I was around nine or ten, definitely still in primary school when my well-meaning dad told me that my armpit hair had become very visible. So off me and my mum trotted to Boots, where she bought some Veet. The aroma of aloe vera masking depilation chemicals are the first things I associate with hair removal. And that trip to Boots marked the first in a long line of now, mostly abandoned hair removal techniques I’ve tried.

My skin is light but my hair is dark and strong. Before hair removal, I appreciated its strength and texture on my scalp, but its tenacity on my body was a source of worry for teenage me. I didn’t like the time that cream took to take it away, and found it infuriating that even after careful application and scraping, I was still left with patches of stubborn black weeds. I moved onto shaving, which was rough and required upkeep. Waxing was expensive and I had to keep it a secret from my mother – impervious to how she looked in a way I resented then, and admire now, she did nothing with her own body hair. No way would she get on board with me being nearly naked in front of a stranger for the purpose of removing mine. I bought an epilator for the inbetween days. If you’ve never used an epilator, I recommend it as a torture toy rather than a hair removal device.

“In my first year, on a drunken night out, a fellow fresher thought it appropriate to tell me that I would be pretty if it weren’t for the black fuzz above my lip”

Until university, I hobbled along with a combination of these insufficient methods, paranoid that my body hair would be so off-putting to people I fancied, I tried to use it as a deterrent for sexual misadventures that I thought I’d come to regret (it never worked). Then, in my first year, on a drunken night out, a (cis, straight) fellow fresher thought it appropriate to tell me that I would be pretty if it weren’t for the black fuzz above my lip. I cried. His apology, issued to me the next morning, included some instructional tips – “it’s really easy to get rid of”. Thanks, but I CBA.

It stuck with me though. At the end of my first year, I won a cash prize so I thought I would spend on something special, that I would never otherwise buy for myself. I chose to spend it on laser hair removal sessions. I thought it would give me shiny shins and a bare bikini line. Except, in actuality, it gave me patchy bare bits where the treatment was a bit effective. It was the worst £300 I’ve ever spent.

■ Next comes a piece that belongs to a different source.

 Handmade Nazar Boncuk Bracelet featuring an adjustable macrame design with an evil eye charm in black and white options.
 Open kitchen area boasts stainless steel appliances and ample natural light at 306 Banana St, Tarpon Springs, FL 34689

“I won a cash prize so I thought I would spend on something special, that I would never otherwise buy for myself. I chose to spend it on laser hair removal sessions”

Worse still, is that while you’re having the treatment done (it supposedly takes six sessions which have to be spaced out), you can only shave. I went on a Sun, Sex and Suspicious Parents style holiday to Greece that summer (another £300 I regret) for which I had to (brace yourselves) shave my bits. While lying on a recliner by the pool in the glaring sun, an American accent chirped up. “Ariii, what’s that?” I didn’t understand what he was pointing to. “That, there!” He was pointing to just outside the green triangle of my bikini bottoms. It was stubble, as strong and resilient as the most persistent weed pouring out of my poorly kempt lady garden. I was mortified.

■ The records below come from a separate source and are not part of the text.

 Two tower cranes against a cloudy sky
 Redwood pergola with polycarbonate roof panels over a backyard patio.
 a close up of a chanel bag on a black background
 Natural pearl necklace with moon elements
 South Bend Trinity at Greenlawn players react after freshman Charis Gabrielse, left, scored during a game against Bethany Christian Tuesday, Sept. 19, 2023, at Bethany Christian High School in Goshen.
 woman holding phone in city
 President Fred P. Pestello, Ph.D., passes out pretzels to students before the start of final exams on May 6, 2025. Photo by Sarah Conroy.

Eight years later and I’ve come to be proud of my body hair. I get a wax occasionally as I enjoy the feeling of smooth legs. Sometimes, I get a wax because I know a partner will enjoy it. I don’t mind doing this because the rest of the time, they’re happy to address and make light of my body hair: they refer to my “tuft” with genuine affection, and sometimes I let them make a wish on my wonderfully long “lucky” neck hair. But I remember those early incidents and I’m aware that this body confidence doesn’t stand alone, but has been helped to withstand with the interrogation of the societal expectations of how women look.

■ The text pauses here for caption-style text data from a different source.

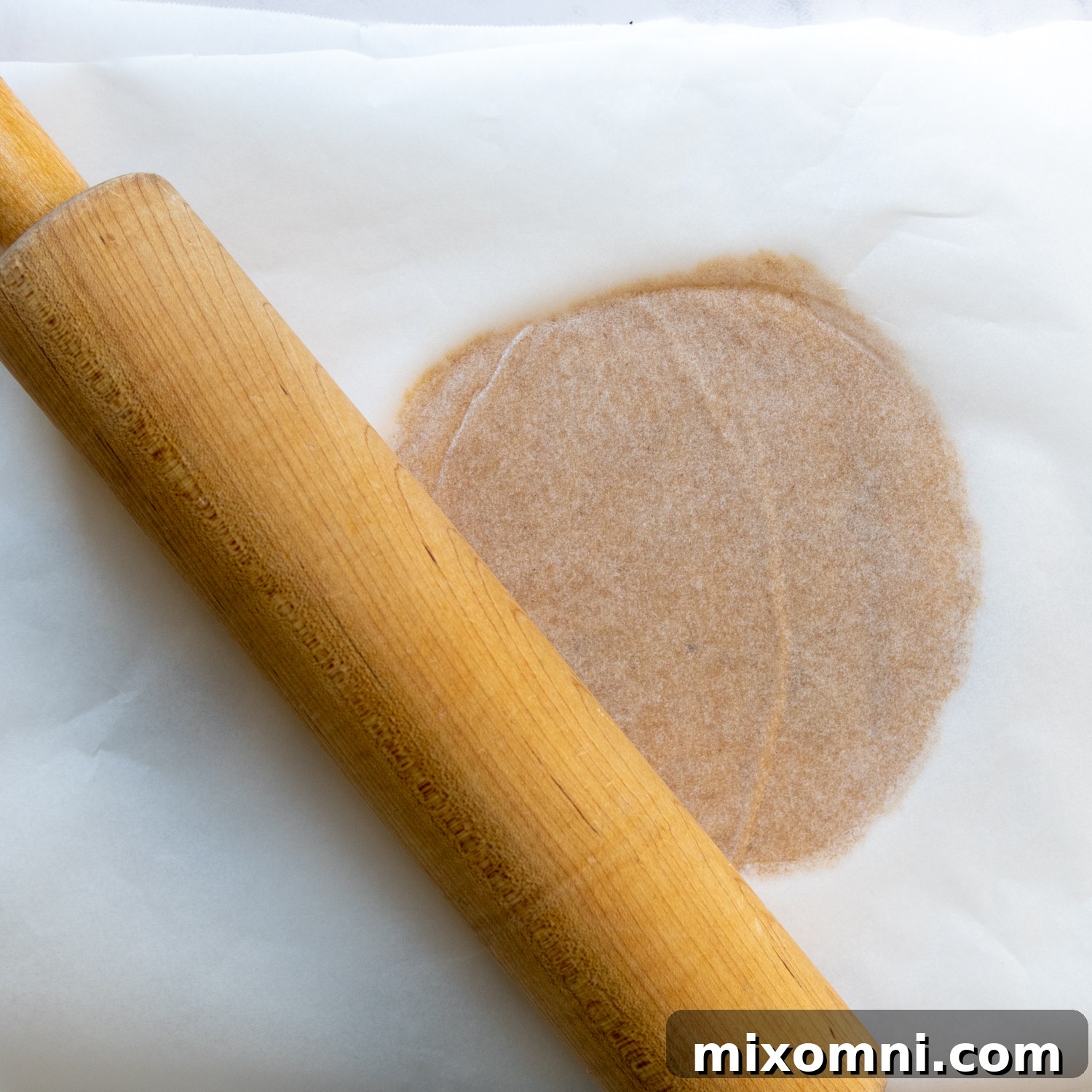 A rolling pin flattening dough between two sheets of parchment paper.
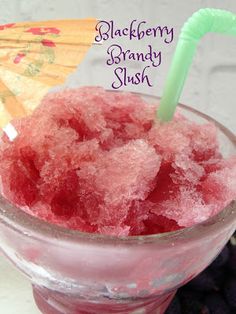 a pink drink with a green straw in a glass next to an umbrella and blueberries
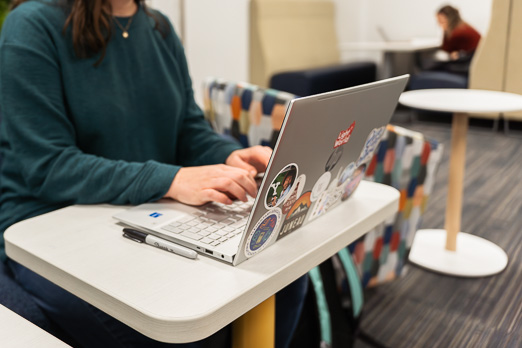 Woman typing at computer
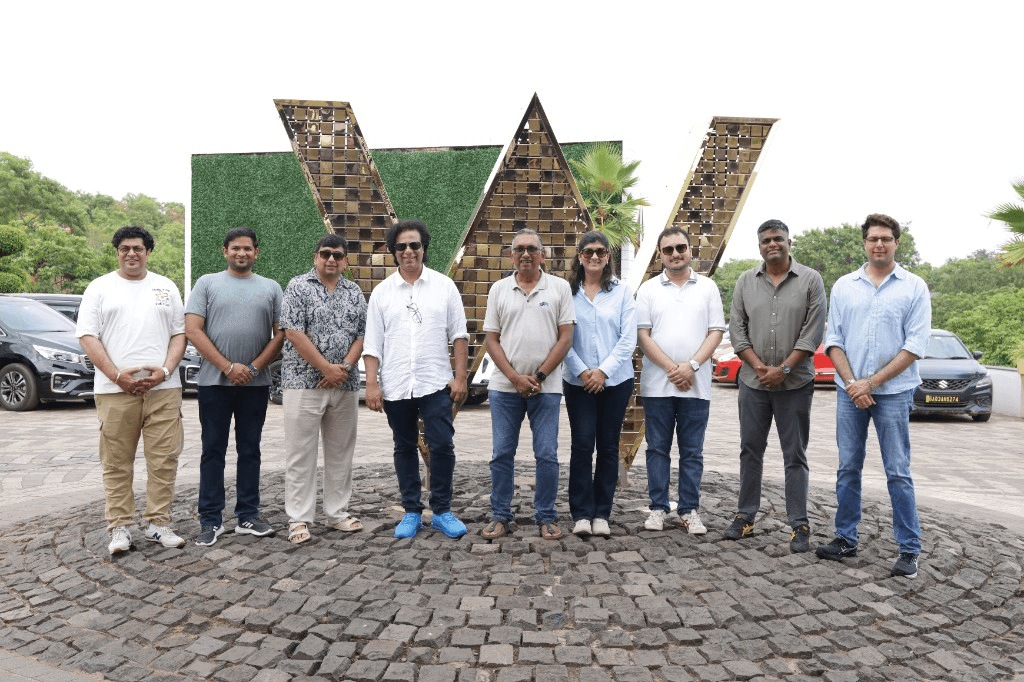 Corporate team photographed together outside W Goa, Vagator, by PK Photography
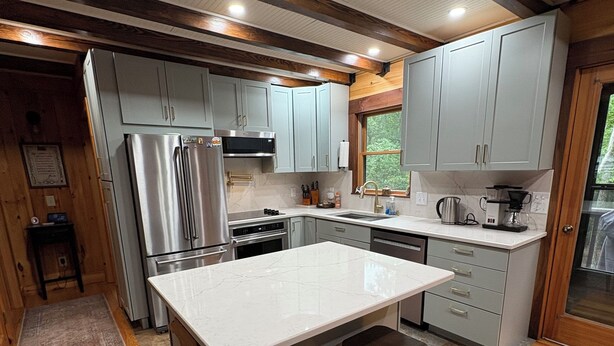 A modern kitchen with a central island, stainless steel appliances, and wooden flooring.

I want to thank popular culture for making attempts to portray real bodies: there’s a way to go, but at least we’ve started. I want to thank brands like Birdsong who’ve tried to diversify their models: the call sheet for one of their underwear shoots stressed there was “no need to ‘prepare’ in any way stretch marks, body hair etc all welcome”. And finally, I want to thank my mother for pottering around the house with no sign of hair removal, maybe ever. Oblivious, Amazonian, fierce.